* Problem details:
Lines to return, exactly: from the line with "scientific name: Gymnorhina tibicen" to the line with "Moving vote fraction: 7%." in the entries below, both included.
#####
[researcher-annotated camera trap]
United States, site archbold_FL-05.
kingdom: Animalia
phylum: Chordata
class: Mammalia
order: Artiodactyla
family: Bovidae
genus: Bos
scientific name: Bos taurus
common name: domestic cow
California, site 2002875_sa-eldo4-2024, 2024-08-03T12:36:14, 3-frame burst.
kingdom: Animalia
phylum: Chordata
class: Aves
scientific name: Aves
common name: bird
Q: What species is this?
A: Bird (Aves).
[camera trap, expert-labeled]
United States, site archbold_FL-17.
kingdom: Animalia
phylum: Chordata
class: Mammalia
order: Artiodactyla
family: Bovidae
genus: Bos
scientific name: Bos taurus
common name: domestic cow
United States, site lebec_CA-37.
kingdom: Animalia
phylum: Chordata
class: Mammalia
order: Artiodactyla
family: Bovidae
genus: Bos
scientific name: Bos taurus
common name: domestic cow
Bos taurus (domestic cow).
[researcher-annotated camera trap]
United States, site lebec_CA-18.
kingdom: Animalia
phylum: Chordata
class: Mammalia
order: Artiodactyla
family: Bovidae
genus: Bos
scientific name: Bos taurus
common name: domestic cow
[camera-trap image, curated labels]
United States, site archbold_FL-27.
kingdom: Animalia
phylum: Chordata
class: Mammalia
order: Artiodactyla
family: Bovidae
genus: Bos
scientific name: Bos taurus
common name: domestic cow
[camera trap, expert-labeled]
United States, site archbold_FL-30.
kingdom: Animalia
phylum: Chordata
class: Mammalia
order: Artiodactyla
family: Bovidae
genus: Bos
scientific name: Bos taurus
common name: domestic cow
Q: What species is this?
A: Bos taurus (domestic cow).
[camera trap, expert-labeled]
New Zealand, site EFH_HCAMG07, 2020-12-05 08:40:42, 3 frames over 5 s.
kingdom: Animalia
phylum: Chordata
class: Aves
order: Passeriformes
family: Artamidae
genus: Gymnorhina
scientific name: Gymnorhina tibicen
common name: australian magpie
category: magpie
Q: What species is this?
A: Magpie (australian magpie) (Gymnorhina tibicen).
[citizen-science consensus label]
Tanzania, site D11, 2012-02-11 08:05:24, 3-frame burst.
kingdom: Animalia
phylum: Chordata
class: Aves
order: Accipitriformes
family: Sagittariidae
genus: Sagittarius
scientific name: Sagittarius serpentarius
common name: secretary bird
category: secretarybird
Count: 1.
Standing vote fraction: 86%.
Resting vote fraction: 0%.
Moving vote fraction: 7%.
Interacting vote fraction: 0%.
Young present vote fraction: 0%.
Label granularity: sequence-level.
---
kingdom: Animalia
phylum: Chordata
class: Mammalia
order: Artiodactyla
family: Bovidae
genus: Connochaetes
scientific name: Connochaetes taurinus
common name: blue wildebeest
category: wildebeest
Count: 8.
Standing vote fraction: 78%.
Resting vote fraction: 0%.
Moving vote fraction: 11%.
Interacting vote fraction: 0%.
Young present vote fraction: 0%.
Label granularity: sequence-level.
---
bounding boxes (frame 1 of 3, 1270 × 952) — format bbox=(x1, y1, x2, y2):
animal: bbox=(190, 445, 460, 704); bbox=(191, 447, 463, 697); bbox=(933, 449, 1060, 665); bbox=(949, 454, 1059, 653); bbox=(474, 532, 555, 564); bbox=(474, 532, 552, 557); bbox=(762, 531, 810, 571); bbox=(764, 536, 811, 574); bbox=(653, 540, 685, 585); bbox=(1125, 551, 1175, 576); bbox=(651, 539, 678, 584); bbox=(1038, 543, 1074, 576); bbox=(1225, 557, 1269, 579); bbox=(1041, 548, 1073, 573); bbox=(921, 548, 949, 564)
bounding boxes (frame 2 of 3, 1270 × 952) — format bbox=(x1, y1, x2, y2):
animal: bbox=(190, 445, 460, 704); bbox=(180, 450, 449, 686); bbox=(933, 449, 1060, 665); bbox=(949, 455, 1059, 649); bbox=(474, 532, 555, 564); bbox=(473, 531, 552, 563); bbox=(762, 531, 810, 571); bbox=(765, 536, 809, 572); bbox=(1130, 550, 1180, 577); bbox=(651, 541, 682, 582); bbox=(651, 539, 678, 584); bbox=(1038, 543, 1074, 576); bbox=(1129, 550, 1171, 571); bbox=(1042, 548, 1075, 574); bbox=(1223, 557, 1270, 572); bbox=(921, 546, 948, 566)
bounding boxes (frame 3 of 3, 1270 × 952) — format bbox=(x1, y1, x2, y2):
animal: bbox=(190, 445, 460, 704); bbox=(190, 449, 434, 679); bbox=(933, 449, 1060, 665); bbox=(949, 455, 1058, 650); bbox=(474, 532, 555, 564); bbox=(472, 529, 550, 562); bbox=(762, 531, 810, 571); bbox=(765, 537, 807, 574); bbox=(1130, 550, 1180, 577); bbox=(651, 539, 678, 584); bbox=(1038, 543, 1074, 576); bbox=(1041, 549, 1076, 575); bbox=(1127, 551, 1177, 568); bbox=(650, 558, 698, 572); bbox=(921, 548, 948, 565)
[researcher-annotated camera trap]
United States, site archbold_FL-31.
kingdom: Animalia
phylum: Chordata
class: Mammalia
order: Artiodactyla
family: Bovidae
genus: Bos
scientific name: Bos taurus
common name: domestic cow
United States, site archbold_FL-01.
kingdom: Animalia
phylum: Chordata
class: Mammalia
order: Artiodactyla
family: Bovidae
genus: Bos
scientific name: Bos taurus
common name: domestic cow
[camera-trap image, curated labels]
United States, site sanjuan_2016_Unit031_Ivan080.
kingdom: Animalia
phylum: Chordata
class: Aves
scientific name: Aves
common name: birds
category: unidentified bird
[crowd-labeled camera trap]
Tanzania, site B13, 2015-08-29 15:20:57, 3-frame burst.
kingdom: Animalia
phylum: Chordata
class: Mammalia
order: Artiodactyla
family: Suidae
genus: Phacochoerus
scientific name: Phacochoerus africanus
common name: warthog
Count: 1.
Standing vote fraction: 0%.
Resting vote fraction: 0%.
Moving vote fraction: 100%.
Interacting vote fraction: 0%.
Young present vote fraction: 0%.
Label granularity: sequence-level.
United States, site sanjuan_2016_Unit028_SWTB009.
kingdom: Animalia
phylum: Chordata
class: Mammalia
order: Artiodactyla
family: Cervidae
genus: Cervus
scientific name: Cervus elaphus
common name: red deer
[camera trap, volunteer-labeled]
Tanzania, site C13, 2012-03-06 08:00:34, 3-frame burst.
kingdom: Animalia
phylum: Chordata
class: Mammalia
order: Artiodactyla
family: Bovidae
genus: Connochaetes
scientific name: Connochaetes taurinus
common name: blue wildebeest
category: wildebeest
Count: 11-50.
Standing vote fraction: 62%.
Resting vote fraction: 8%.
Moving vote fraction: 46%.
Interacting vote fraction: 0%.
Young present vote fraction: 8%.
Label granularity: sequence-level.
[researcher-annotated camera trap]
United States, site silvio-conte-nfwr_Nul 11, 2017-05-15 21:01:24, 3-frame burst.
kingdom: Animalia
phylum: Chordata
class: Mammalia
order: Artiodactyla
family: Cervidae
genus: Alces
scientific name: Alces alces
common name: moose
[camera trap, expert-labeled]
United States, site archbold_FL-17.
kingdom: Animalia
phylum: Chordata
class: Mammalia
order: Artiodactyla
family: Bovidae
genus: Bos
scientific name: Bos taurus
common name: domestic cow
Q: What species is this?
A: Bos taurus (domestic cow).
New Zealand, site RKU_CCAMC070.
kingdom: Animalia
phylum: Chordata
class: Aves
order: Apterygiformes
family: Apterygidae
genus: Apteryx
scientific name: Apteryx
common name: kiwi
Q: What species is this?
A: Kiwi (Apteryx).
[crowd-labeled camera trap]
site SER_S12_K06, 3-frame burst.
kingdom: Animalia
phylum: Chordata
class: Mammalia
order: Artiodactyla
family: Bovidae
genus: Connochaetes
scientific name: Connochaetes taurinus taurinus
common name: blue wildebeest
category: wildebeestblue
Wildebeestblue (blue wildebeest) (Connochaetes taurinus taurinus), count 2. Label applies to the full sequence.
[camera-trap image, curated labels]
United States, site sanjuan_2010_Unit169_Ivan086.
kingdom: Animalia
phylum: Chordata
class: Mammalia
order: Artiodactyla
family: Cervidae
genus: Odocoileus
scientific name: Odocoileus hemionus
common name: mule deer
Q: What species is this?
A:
#####
* Your response:
scientific name: Gymnorhina tibicen
common name: australian magpie
category: magpie
Q: What species is this?
A: Magpie (australian magpie) (Gymnorhina tibicen).
[citizen-science consensus label]
Tanzania, site D11, 2012-02-11 08:05:24, 3-frame burst.
kingdom: Animalia
phylum: Chordata
class: Aves
order: Accipitriformes
family: Sagittariidae
genus: Sagittarius
scientific name: Sagittarius serpentarius
common name: secretary bird
category: secretarybird
Count: 1.
Standing vote fraction: 86%.
Resting vote fraction: 0%.
Moving vote fraction: 7%.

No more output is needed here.